Stories Worth Telling: The Hard Work of Agency in Divinity: Original Sin II

“The stories we tell, and how we tell them, say something about us, and Original Sin II says that the best things in life don’t come easy.”

Written by Jonathan Campoverde / Published on November 29, 2017

From a young age, I have lived my life through story, or rather, stories have driven my life forward. I lived for moments when I could follow a hero’s tale, whether that was in Narnia, Battle School, or more recently, Roshar. So, when I picked up Divinity: Original Sin II, my soul yearned for this intricate story, for I knew from the hype around the game that Larian Studios would deliver beautiful content. The story of Divinity: Original Sin II checks every box I could ever ask for, and it even adds to the list because of its player-driven storytelling. Rather than simply giving us a story that we can digest in bite-sized chunks, Larian Studios tells a story that requires effort from the player. The stories we tell, and how we tell them, say something about us, and Original Sin II says that the best things in life don’t come easy.

"In a world where story is so easily accessible, we often fail to realize that generating stories takes legitimate work."
The game follows your hero’s story as he or she endeavors to fulfill the role of Godwoken—to ascend to becoming the Divine. Throughout the story, characters venture through the world, strengthening your ability with the Source, and developing the story chapter by chapter through the various choices you make. Each choice my hero made was in reality my choice, for I sunk myself into the story.

I remember sitting at my laptop, starting my game and thinking about the difficulty setting I would select. I chose the Classic difficulty, and I thought to myself, “How hard can it be?” Well, let me just say: I’ve found this game quite challenging because of how invested I was in every decision.

Divinity: Original Sin II does not abide casual engagement. It requires dedication and commitment from the player in order to proceed. This game gives the player the feeling of full control of what happens—even to the point that some required plot points can be irretrievably ruined. In the end, the narrative’s resolution didn’t matter as much as the choices I made throughout. As I played, I often needed to work at overcoming self-imposed obstacles because I accidentally killed the wrong NPC or failed to carefully consider my actions. Several times, I needed to grind out a level or two with side quests so that I would be able to complete one aspect of the game that I had unknowingly messed up. I can’t remember the last time I needed to do that for a AAA game.
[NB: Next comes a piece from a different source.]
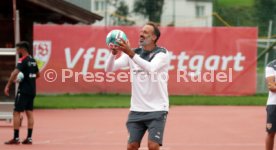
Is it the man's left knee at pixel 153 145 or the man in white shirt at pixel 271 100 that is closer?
the man's left knee at pixel 153 145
For some, this level of difficulty built into the game’s “normal” mode might make the game not worth playing. I loved it. In Divinity: Original Sin II, I found a story that reflected my journey to develop my talents (much like the characters’ Source), that I could cultivate and nurture by customizing characters and interacting with the world differently. The game demanded more from me to unlock the story, and I willingly gave all I could to uncover every chapter.

"It is not a game that I could binge mindlessly, and I respect it because of that. "
Because stories have always been at the core of who I am, I hardly ever have to work to engage with them. Whether they come to me from television, movies, books, or even other people, I take them in, store them away. I bring them back out for consideration, often with as little agency as telling Netflix “Yes, I am still watching” as I binge through an entire season. In a world where story is so easily accessible, we often fail to realize that generating stories takes legitimate work. Original Sin II steals away that notion by giving players substantial input into the story being spun.

The stories worth telling are the stories that take work to develop. Every consumer of stories inherently knows this. We will quickly reject the latest effort of a popular author, the second season of a show, or the next installment in a game series if we sense that the storytelling doesn’t show the same effort as the first. In Original Sin II every player’s story takes work to develop. It is not a game that I could binge mindlessly, and I respect it because of that. In fact, I find myself pulled away from the television and to the computer when I play this game. It fills some deeper need inside of me: the need to tell my own story. And instead of believing that my story should be something that happens to me, I realize that my story is, to a large degree, something that I have to make happen. I know I must work to make my story one worth living. Divinity: Original Sin II has reminded me that the best things in life don’t come easy, and I cannot let anyone or anything else lull me into thinking otherwise.